I sometimes wish that I could get a direst answer on what to do as far going back to school to achieve my MA degree. It would be a MA in Chirstian Leadership. Now I think I can do it and work and have made up my mind to do it full time but I wish I knew if it were the right thing to do. Now the bigger question is what am I going to do once I have this degree. I have done some looking and there are positions out there but most of them would cause a huge move. I guess I will keep praying and keep seeking advice from people that I feel I can depend on.

I have been crucified with Christ and I no longer live, but Christ lives in me.
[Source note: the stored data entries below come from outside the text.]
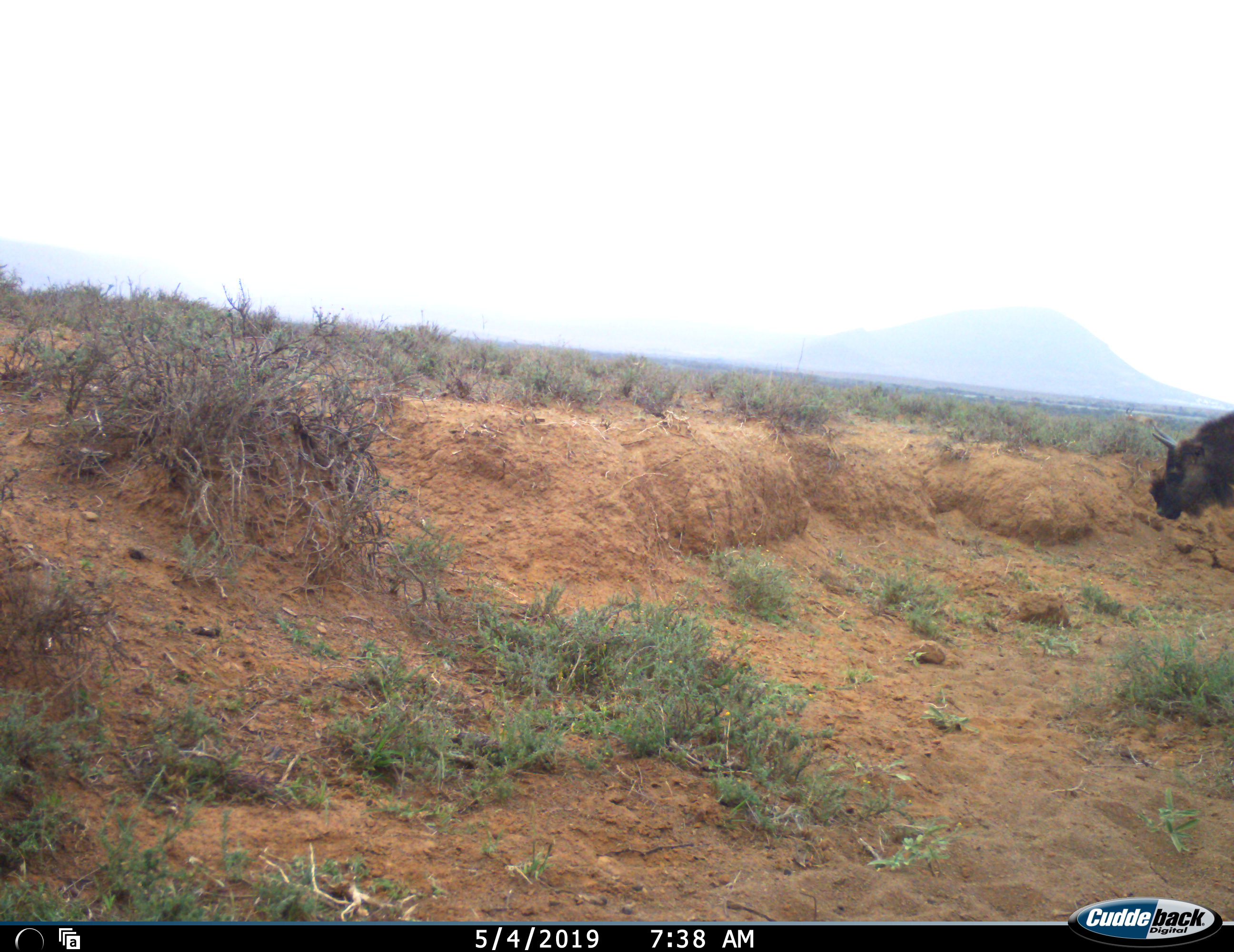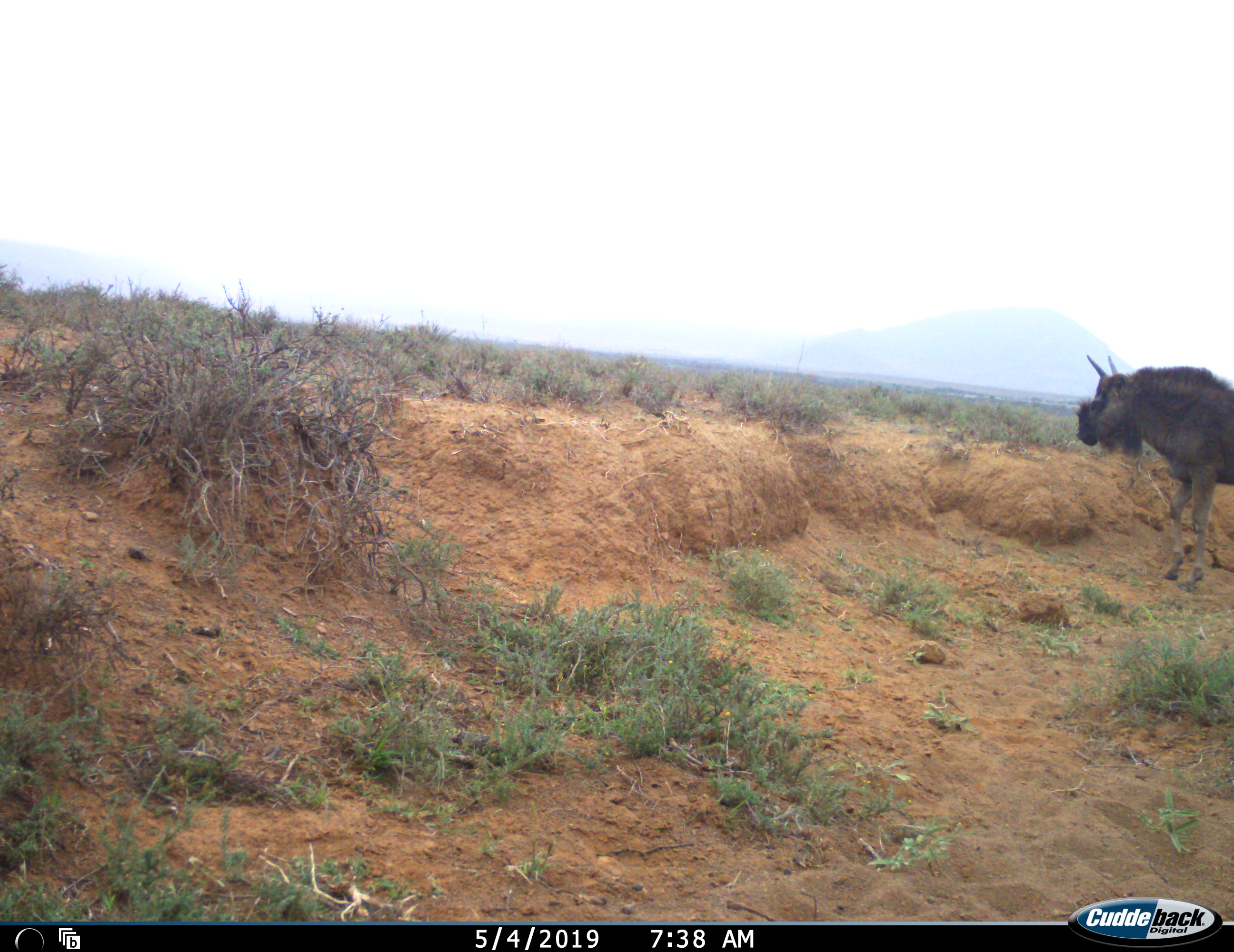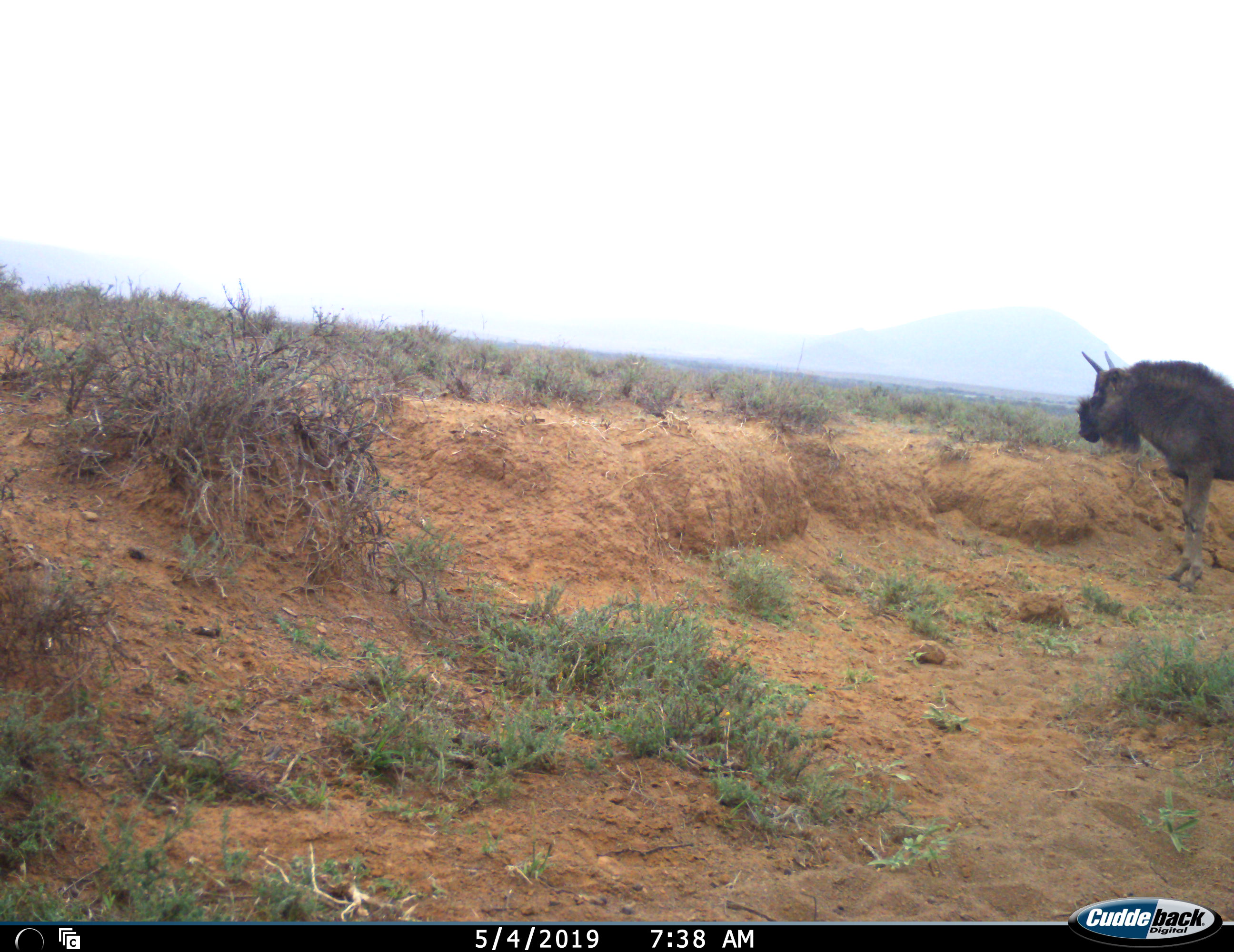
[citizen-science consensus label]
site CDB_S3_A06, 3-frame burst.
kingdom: Animalia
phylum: Chordata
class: Mammalia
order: Artiodactyla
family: Bovidae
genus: Connochaetes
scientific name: Connochaetes gnou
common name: black wildebeest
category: wildebeestblack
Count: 1.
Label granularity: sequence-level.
The life I live in the body, I live by faith in the Son of God, who loved me and gave himself for me.
Galatians 2:20 (NIV

Saturday, April 03, 2010

What to Do

Well I have made a strange decision at this point of my life. I have decided to try and go back to Lindsey Wilson College to work on getting my MA in Christian Leadership. It can be done in one year. I think it will be hard but I have to try. Now that being said getting a MA degree in a year sounds like it is going to be hard so I do not know if I can work and go to school at the same time but again I have to try. It is going to be a lot of driving and a lot of hard work. If anyone ever actually reads this please pray that God will continue to lead me.

Thursday, March 11, 2010

What is going on

Well it has been a long time since I have written on here. I got to the lowest point in my life since I have last posted and now things are better but I am hurting. Let me explain. I love God. In my life there is no more important force on guiding my decisions, my lifestyle, and my life in general. In fact for the past 10 years or so I have even gone as far as to seek out this call I feel on my life to serve him in ministry to the exclusion of almost anything else. However, I now feel as if there has been little to no help coming the other way. In fact it almost seems at times that I am being worked against in this process.
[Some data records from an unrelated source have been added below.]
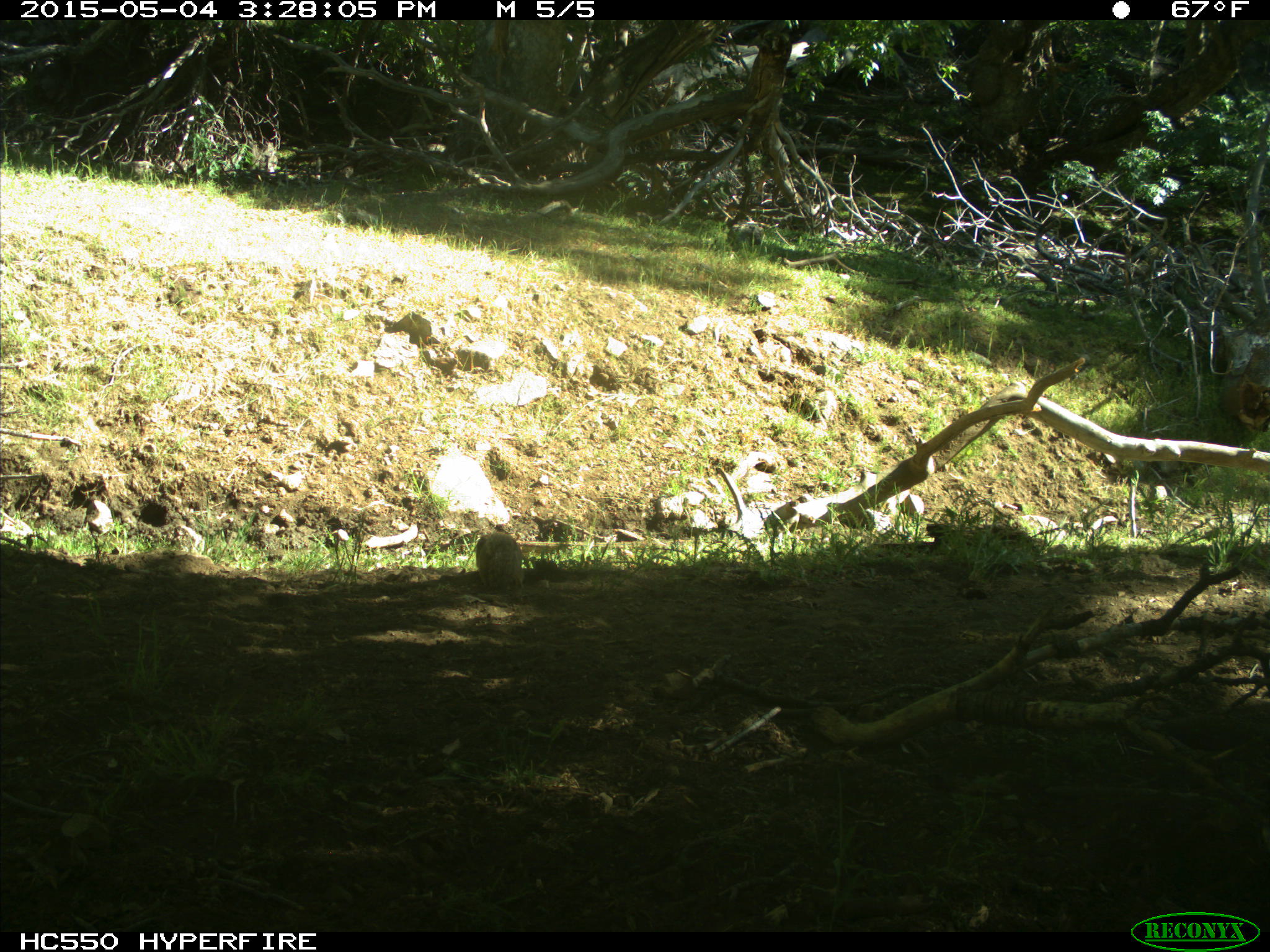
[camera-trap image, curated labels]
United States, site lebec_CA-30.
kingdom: Animalia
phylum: Chordata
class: Mammalia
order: Rodentia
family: Sciuridae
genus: Otospermophilus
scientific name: Otospermophilus beecheyi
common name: california ground squirrel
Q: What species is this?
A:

Now with that being said let me elaborate. Next to God and my family I love music. I really feel that music ministry is the path that God is leading me to fulfil the call he has on my life. But I have no training, no instrumental ability, and no opportunity to serve as I feel I should. Now what I do have is a love of music, 10-15 years of experiance (volunteer), and this real drive to serve God.

Let me give an example of how I feel being worked against. I was finally doing it. I was the choir director at a church in Bowling Green, KY. I feel I was doing a good job in fact I have since talked to the forces that be and I was doing a good job. However, I was replaced by someone who had training. He went to school for music, taught music, and directed other choirs. I felt defeated for a long time. Now I have been looking for ministry opportunities and there seems to be nothing for someone with a resume like mine. Well if anyone reads this please pray for me as I look for God's guidance and strength for me not to give up.